Music of the Baroque

“Music of the Baroque illuminates Mozart’s Requiem”

By Bryant Manning, Chicago Sun-Times
February 9, 2010


Mozart's gloriously cryptic Requiem in D Minor seems to thrive on its own muddled history. Music of the Baroque's music director Jane Glover writes in her scholarly but popular book Mozart's Women that the composer labored over his magnum opus with his own funeral in mind. Others scholars are understandably more skeptical, arguing that the Requiem as a final Mozartian prayer is too conveniently allegorical.

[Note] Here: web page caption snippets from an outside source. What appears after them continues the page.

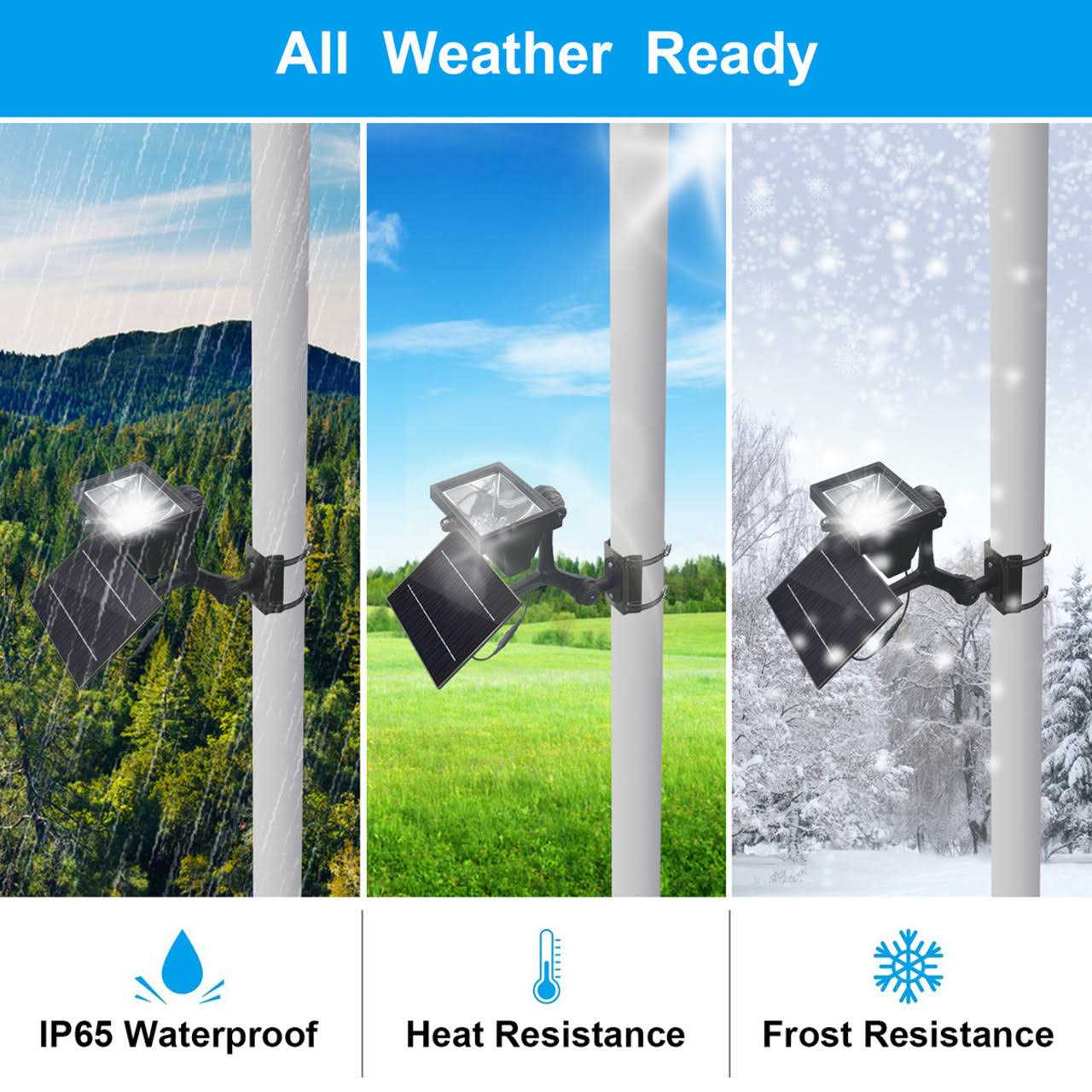 LumeGen Solar LED Flagpole Light - Image 3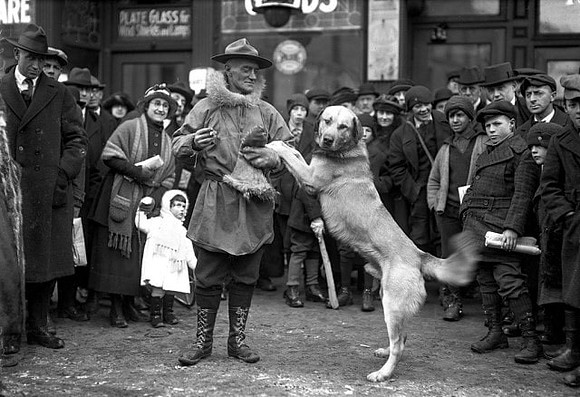 Arthur Walden and Chinook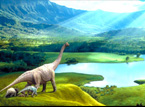 3d动画《恐龙的灭绝》制作流程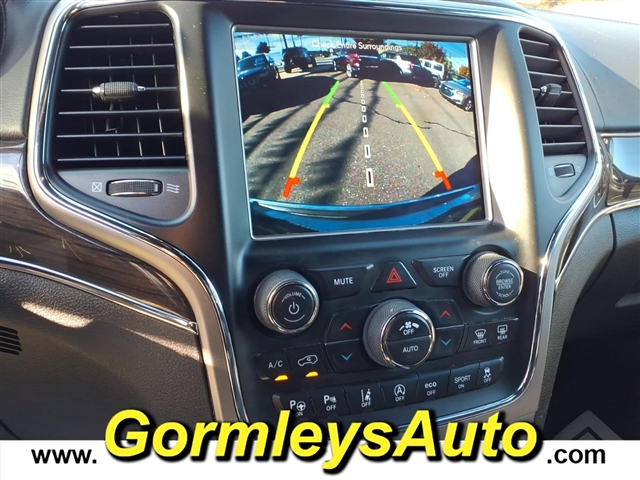 2018 Jeep Grand Cherokee Overland:388685P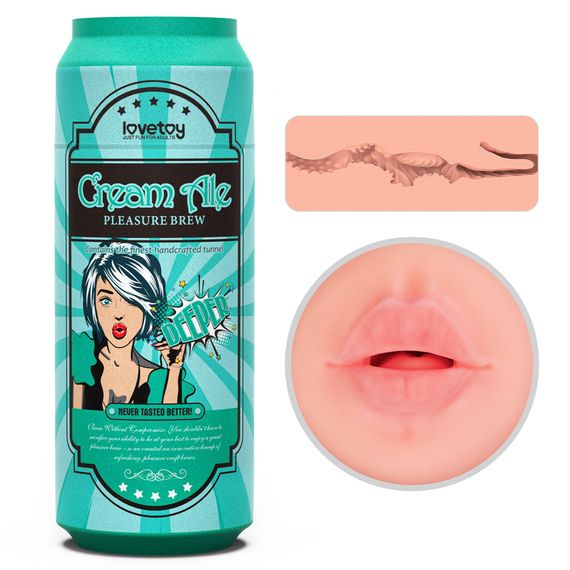 Мастурбатор - Pleasure Brew Cream Ale Masturbator Flesh Sex Aura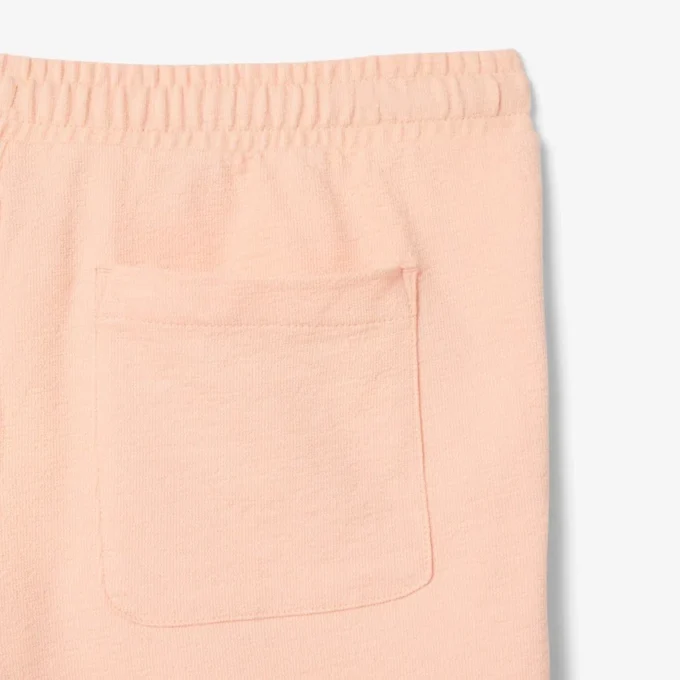 Textured Jersey Shorts
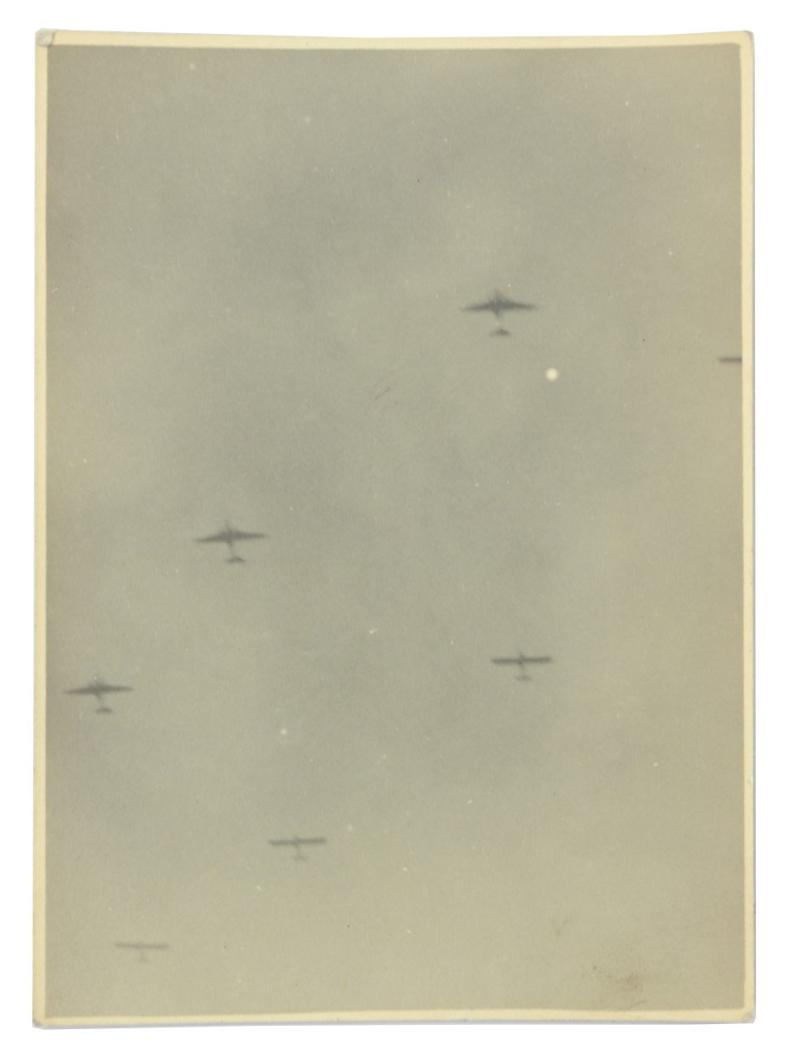 US WW2 Operation Market Garden Picture 'Glider towing'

Historical quibbles aside, Glover's studious insight and idealistic notions of this music came together for a highly personalized reading of this oft-performed masterpiece on Friday night at a sold-out Harris Theater, when she conducted her Music of the Baroque ensemble through a gripping and ultimately consoling journey through Mozart's unfinished work. By using the customary but flawed Sussmayr version (a pupil of Mozart), Glover opted for period authenticity—basset horns and all.

In the Kyrie, there were alarmingly accelerated tempos but they would serve as more of a brisk, introductory jolt. The Dies Irae showed a stalwart brass section that never stole from the chorus' thunder, and vocals and instruments alike worked in magical accord during the stirring Offertorium. In the Lacrimosa, they made subtle use of its big, swelling fortes.

The serviceable quartet of vocalists—Arianna Zukerman, Phyllis Pancella, Scott Ramsay and Stephen Morscheck—all sang ardently, while William Jon Gray's chorus provided lovely, if underwhelming, readings of the Latin texts. Zukerman's rich soprano soared meltingly over the stunning quartet in the "Recordare," the jaw-dropping lyrical moment of the concert.

Glover elicited a fairly literal, if sober, version of the final Lux aeterna, keeping any interpretive surprises to herself. Here was a Requiem that emphasized Mozart's graceful embrace of death, and not the tragic account celebrated in Peter Shaeffer's excellent film "Amadeus."

Mozart's earlier Symphony No. 29, K. 201 painted a nice alternative portrait to the dying Mozart, here with Wolfgang as a precocious adolescent. The opening Allegro was wonderfully balanced with stringwork that seemed to dance, and a lightly shaded andante, replete with clean, transparent textures. To Glover's and the orchestra's credit, they unflinchingly finished the music even as a violist, who appeared to have a health concern, dropped her viola with a resounding smash during the final Allegro.